Erdogan Calls on US to Choose between Turkey, Syrian Kurds


TEHRAN (Tasnim) – Turkish President Recep Tayyip Erdogan expressed anger over a US official's visit to a Kurdish militia group controlling the Syrian town of Kobane, urging Washington to choose between Turkey and the "terrorists" there.

A delegation including senior US diplomat Brett McGurk, special envoy to an international coalition fighting Daesh (ISIL) in Syria and Iraq, last week met members of the Kurdish People's Protection Units (YPG), a powerful militia that is in control of Kobane.

The meetings come after the YPG's political wing, the Democratic Union Party (PYD), was excluded from new peace talks in Geneva being organised by the UN. Ankara had threatened to boycott the talks if PYD was invited.

"He visits Kobane at the time of the Geneva talks and is awarded a plaque by a so-called YPG general?" Erdogan told reporters on his plane returning from a trip to Latin America and to Senegal.

"How can we trust [you]?" Erdogan said, AFP reported.

"Is it me who is your partner or the terrorists in Kobane?"

His comments were carried by Turkish media Sunday.
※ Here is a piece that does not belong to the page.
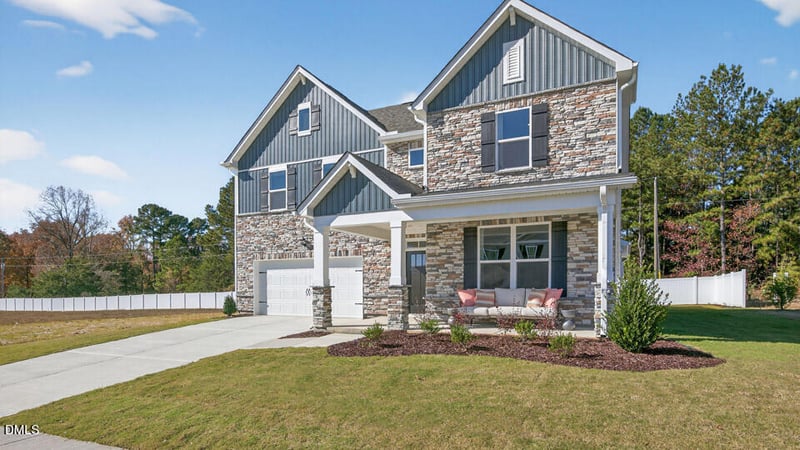 354 Swift Creek Farm Ln, Clayton, NC 27520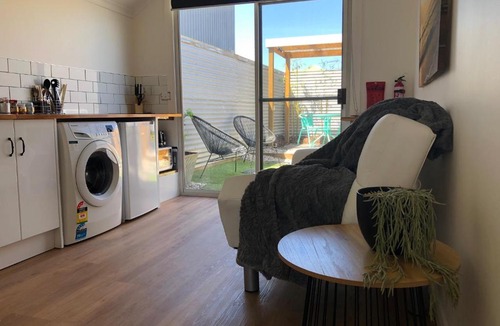 East Devonport Apartment | Tiny Tom - Hidden beside the river Mersey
Ankara considers the PYD and YPG to be affiliates of the outlawed Kurdistan Workers Party (PKK), which has waged an armed insurgency in Turkey, while Syria's opposition accuses them of being too close to the regime in Damascus.

But the coalition has worked closely with the YPG since it launched airstrikes in Syria in September 2014, expanding a campaign that began in Iraq a month earlier.

"Do you accept the PKK as a terrorist organization? Then why don't you list the PYD and the YPG as a terrorist organisations, too?" Erdogan asked on the plane.

Kurdish forces backed by coalition airstrikes ousted Daesh militants from Kobane after a months-long struggle in January last year.

Turkey fears the creation of an autonomous Kurdish region in Syria -- similar to the Kurdish region in northern Iraq -- would spur the separatist ambitions of Turkey's own Kurds.

The PKK is blacklisted as a terrorist organization by Turkey and much of the international community.